What to produce:
Locate every line in the stored items below that contains the word "spread", and copy each of those lines.

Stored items

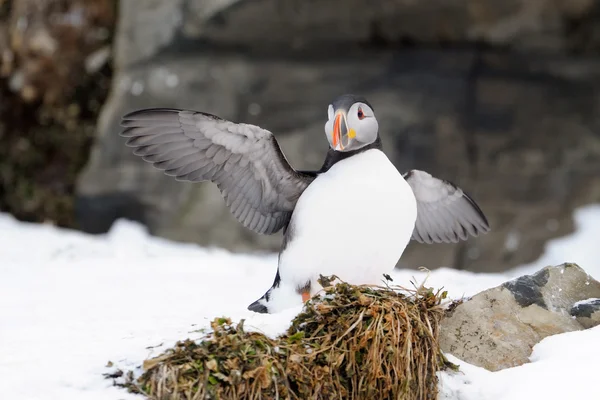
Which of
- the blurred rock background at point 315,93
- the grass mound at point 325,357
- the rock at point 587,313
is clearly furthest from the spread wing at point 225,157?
the blurred rock background at point 315,93

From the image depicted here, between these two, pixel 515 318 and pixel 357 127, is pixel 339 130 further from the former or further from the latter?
pixel 515 318

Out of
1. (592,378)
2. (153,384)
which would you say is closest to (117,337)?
(153,384)

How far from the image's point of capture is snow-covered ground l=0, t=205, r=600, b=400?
2.78 m

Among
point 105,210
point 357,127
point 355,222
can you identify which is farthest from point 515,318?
point 105,210

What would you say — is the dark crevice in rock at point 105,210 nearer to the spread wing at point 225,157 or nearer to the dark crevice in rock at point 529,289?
the spread wing at point 225,157

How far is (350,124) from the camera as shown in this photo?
3188 millimetres

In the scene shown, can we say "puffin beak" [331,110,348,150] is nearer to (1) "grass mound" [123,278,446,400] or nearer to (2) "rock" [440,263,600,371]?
(1) "grass mound" [123,278,446,400]

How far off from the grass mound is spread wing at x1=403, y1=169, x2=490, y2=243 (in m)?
0.92

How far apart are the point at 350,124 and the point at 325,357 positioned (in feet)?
3.07

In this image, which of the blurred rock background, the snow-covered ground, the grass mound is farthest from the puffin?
the blurred rock background

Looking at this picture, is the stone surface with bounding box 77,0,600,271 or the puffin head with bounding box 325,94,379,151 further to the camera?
the stone surface with bounding box 77,0,600,271

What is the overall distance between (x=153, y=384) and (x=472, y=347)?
1.27 m

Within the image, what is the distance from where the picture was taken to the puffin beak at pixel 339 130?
3156 millimetres

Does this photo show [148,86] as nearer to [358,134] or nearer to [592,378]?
[358,134]
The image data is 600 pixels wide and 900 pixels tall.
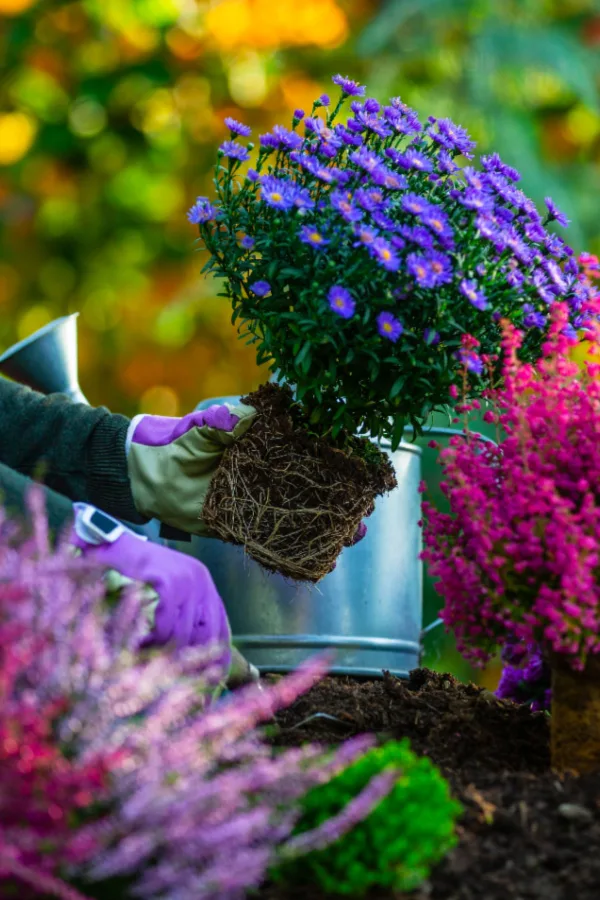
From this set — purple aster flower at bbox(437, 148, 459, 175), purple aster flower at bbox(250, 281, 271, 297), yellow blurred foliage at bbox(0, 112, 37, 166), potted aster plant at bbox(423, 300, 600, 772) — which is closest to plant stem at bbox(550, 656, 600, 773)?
potted aster plant at bbox(423, 300, 600, 772)

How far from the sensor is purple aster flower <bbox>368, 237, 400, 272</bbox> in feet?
6.45

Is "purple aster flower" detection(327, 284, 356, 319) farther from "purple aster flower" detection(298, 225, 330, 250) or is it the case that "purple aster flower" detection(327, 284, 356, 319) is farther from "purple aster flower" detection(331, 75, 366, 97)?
"purple aster flower" detection(331, 75, 366, 97)

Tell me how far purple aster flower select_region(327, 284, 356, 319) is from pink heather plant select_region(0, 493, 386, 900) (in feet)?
2.31

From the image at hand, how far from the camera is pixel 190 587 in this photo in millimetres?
1905

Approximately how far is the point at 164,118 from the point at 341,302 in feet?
22.8

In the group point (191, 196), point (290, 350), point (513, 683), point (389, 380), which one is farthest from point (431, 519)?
point (191, 196)

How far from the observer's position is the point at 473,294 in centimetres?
200

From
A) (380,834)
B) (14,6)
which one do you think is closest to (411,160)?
(380,834)

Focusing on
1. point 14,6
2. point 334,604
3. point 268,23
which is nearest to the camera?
point 334,604

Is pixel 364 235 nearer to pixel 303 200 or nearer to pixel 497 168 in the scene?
pixel 303 200

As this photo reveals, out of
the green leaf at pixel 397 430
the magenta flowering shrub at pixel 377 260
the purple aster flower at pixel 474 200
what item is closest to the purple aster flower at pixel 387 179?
the magenta flowering shrub at pixel 377 260

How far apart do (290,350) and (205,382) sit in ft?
20.2

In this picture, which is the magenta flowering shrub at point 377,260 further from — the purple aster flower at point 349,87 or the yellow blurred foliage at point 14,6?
the yellow blurred foliage at point 14,6

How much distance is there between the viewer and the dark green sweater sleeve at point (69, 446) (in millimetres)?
2332
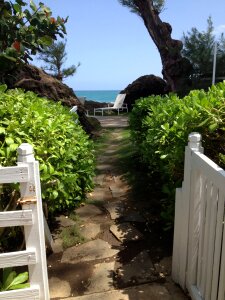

Answer in full:
is clearly furthest from the spread wing at point 225,157?
What would you say — is the dark crevice in rock at point 105,210 nearer to the spread wing at point 225,157 or nearer to the dark crevice in rock at point 529,289?
the spread wing at point 225,157
How far off from the grass mound is spread wing at x1=403, y1=169, x2=490, y2=243 (in m)?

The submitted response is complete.